*** SOURCE INFORMATION
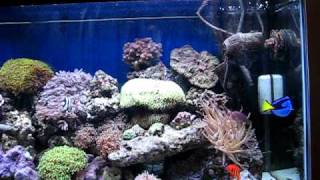 part 2 my 55 gallon marine salt water aquarium coral reef fish tank led lights saltwater avi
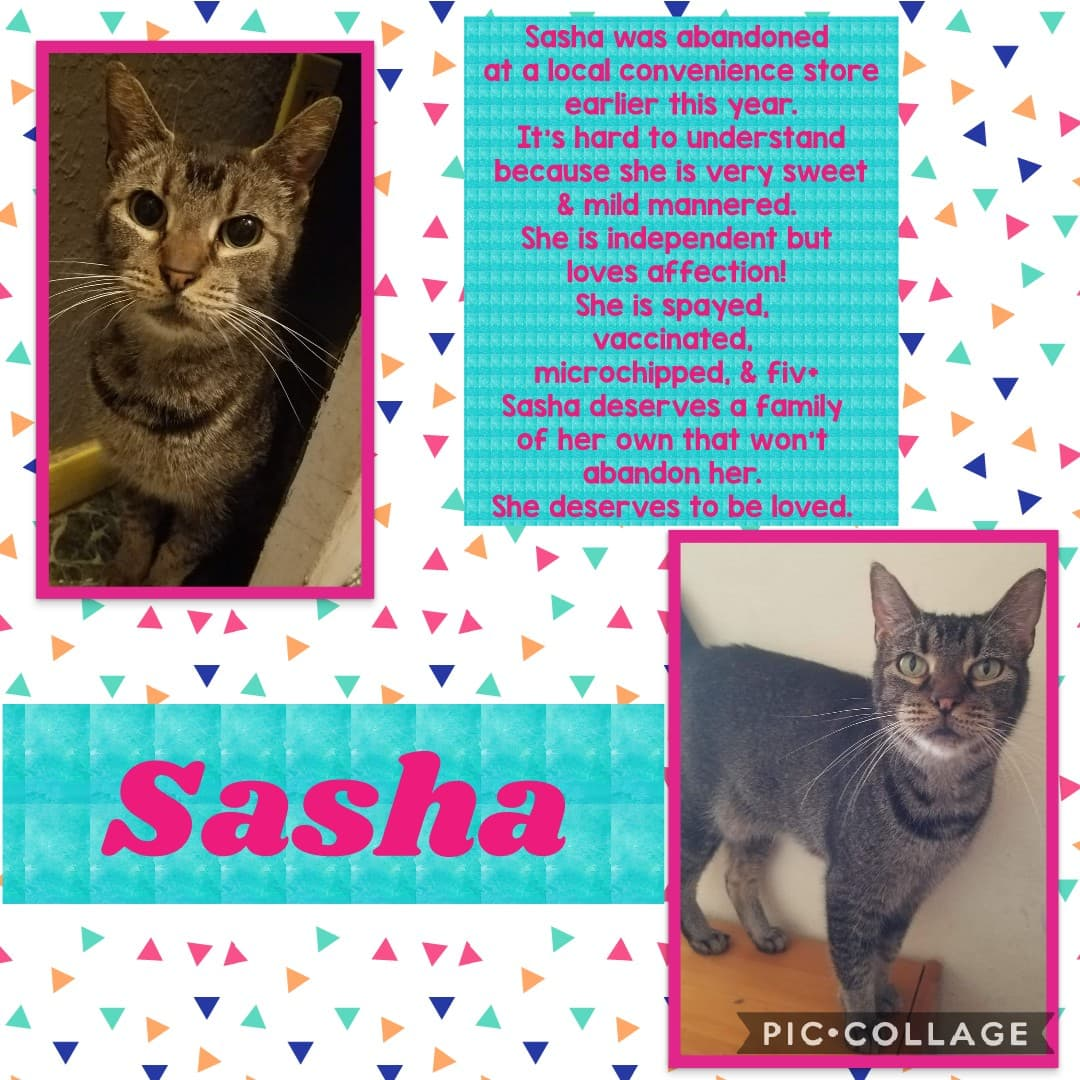Adoptable Cats | Critter Shack Rescue San Angelo Texas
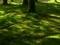 木漏れ日の苔庭@京都府立植物園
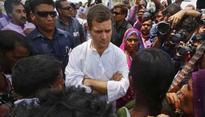 Rahul Gandhi finds fault with Rajasthan's flood rehabilitation work
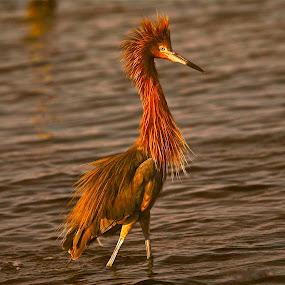 { Bad Hair Day }  by Jeffrey Lee - Animals Birds ( heron in water, heron, red heron,  )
******
* _WHAT YOU SHOULD DO_
Leaving out any images, restate every record word for word.

* _RESULT_
 part 2 my 55 gallon marine salt water aquarium coral reef fish tank led lights saltwater avi
Adoptable Cats | Critter Shack Rescue San Angelo Texas
 木漏れ日の苔庭@京都府立植物園
 Rahul Gandhi finds fault with Rajasthan's flood rehabilitation work
 { Bad Hair Day }  by Jeffrey Lee - Animals Birds ( heron in water, heron, red heron,  )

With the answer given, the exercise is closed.